I recently watched TV programme which showed a colony of penguins ritually landing on an obscure Antarctica bay. They were driven ashore in hostile waters bouncing against the rocks and then finally scrambling on land before they waddled upwards to the safety of their breeding grounds. Could they not find an easier route with less danger?
This week Penguin launched their “million penguins” collaborative novel. An experiment aimed at enabling anyone to contribute to the writing of a new novel on the Internet. This collaborative effort is based on the successful “wiki” technology that spawned the co-operative wikipedia which we covered in “Brave New World”. The experiment, which Penguin says is the first "wiki novel" to be started from scratch by a major publishing house, will be online for at least six weeks.
"This is an experiment. It may end up like reading a bowl of alphabet spaghetti," Jeremy Ettinghausen, head of digital publishing at Penguin UK said, adding there were no plans as yet to publish the completed work. "We are not making any predictions. It would be utterly fantastic if we could at the end create a print remix."
Penguin states the work is not a talent search.
The “wiki” format works well when the subject matter is factual and the entries are short and their number is many but will it work when there is one story, input is open to all and the subject is pure fiction?
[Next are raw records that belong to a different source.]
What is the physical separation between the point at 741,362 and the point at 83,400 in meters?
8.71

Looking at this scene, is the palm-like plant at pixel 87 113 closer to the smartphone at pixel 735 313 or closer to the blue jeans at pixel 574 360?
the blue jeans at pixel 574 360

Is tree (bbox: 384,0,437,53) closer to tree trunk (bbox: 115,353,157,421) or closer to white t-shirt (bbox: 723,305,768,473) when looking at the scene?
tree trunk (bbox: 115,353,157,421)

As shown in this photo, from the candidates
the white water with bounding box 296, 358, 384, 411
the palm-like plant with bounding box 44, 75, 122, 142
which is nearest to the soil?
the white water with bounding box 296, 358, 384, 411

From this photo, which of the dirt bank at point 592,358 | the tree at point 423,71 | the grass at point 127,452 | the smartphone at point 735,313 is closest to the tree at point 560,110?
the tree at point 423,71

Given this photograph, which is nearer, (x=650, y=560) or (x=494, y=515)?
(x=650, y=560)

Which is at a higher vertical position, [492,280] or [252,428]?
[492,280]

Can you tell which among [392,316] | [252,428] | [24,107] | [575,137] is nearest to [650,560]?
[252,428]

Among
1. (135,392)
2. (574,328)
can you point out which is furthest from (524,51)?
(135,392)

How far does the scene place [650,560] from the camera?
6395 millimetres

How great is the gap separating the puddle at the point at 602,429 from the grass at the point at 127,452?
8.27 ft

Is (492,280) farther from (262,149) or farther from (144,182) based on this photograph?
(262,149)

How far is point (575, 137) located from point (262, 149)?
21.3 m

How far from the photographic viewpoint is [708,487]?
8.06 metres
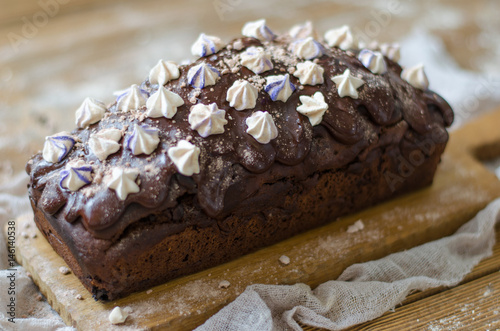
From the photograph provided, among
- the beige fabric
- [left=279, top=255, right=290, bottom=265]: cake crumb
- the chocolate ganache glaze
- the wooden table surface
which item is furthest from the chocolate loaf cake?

Logic says it will fail and editors and authors will be rubbing their hands as their value becomes even more obvious. What is certain is the real winner will be Penguin. They will get publicity whether it fails or succeeds and will get input even if the contributors are not recognized.
Personally, my mind goes back to visualizing those millions of penguins in Antarctica and asking why they put themselves through significant peril just to come ashore in this one place?